-
Notifications
You must be signed in to change notification settings - Fork 17
Description
Hi!
I test Profile-Guided Optimization (PGO) on different kinds of software - the current results are available here (with a lot of other PGO-related information). Since PGO helps with achieving better performance with many compilers (like Rustc, GCC, Clang, etc.) I think trying to optimize Sage with PGO can be a good idea. I did some benchmarks and want to share my results.
Test environment
- Fedora 39
- Linux kernel 6.6.9
- AMD Ryzen 9 5900x
- 48 Gib RAM
- SSD Samsung 980 Pro 2 Tib
- Compiler - Rustc 1.75
- Sage version: the latest for now from the
main
branch on commit72b536f61ebb6332c57cf57fab9fe53b1e878c1d
- Disabled Turbo boost (for more stable results across runs)
Benchmarks
As a benchmark, I use built-in benchmarks with cargo bench
command. For the PGO optimization phase, I use cargo-pgo with cargo pgo optimize bench
. For the PGO training phase, I use the same benchmark with cargo pgo bench
.
Results
I got the following results:
- Release: https://gist.github.com/zamazan4ik/09666344f7cb0ee92a69d4a14a8b50e6
- PGO-optimized compared to Release: https://gist.github.com/zamazan4ik/2adb489319886015c98e393cac5e2e57
- (just for reference) PGO-instrumented compared to Release: https://gist.github.com/zamazan4ik/ae10d0fa65fb4be599876735b7ef15a6
According to the tests, PGO makes things faster in Sage.

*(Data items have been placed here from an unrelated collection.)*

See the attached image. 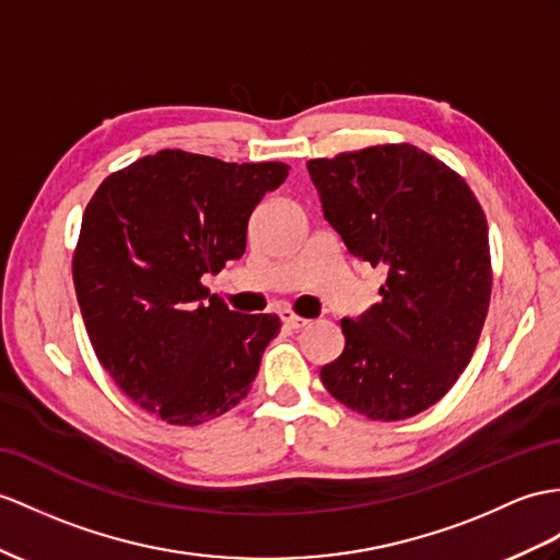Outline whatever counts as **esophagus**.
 <instances>
[{
    "label": "esophagus",
    "mask_w": 560,
    "mask_h": 560,
    "mask_svg": "<svg viewBox=\"0 0 560 560\" xmlns=\"http://www.w3.org/2000/svg\"><path fill=\"white\" fill-rule=\"evenodd\" d=\"M280 320L284 323V327H290V330H299V327L308 325V320H306V318L296 316V313H294V311H290V308H282V311H280Z\"/></svg>",
    "instance_id": "1"
}]
</instances>
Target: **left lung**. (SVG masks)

I need to note that enabling Link-Time Optimization (LTO) is generally a good idea too - this optimization works well together with PGO. I even performed some benchmarks where I compared LTO to Release: https://gist.github.com/zamazan4ik/6be63330d2c97b510fdfc6b7aa7988c5 . However, in some cases, there are performance regressions - that need to be investigated. LTO was enabled with codegen-units = 1
and lto = "fat"
for the corresponding profiles in Cargo.toml
file.
Further steps
I can suggest the following action points:
- Perform more PGO benchmarks on Sage. If it shows improvements - add a note to the documentation about possible improvements in Sage performance with PGO.
- Providing an easier way (e.g. a build option) to build scripts with PGO can be helpful for the end-users and maintainers since they will be able to optimize Sage according to their workloads.
Testing Post-Link Optimization techniques (like LLVM BOLT) would be interesting too (Clang and Rustc already use BOLT as an addition to PGO) but I recommend starting from the usual PGO.
Here are some examples of how PGO optimization is integrated into other projects:
- Rustc: a CI script for the multi-stage build
- GCC:
- Clang: Docs
- Python:
- Go: Bash script
- V8: Bazel flag
- ChakraCore: Scripts
- Chromium: Script
- Firefox: Docs
- Thunderbird has PGO support too
- PHP - Makefile command and old Centminmod scripts
- MySQL: CMake script
- YugabyteDB: GitHub commit
- FoundationDB: Script
- Zstd: Makefile
- Foot: Scripts
- Windows Terminal: GitHub PR
- Pydantic-core: GitHub PR
- file.d: GitHub PR
- OceanBase: CMake flag
Please treat the issue just as a benchmark report - it's not an actual error, crash, or something like that. I don't know how much you care about performance in Sage so I don't know how important these improvements are for the project. I hope we can use these benchmarks at least as an additional data point about PGO efficiency for compilers.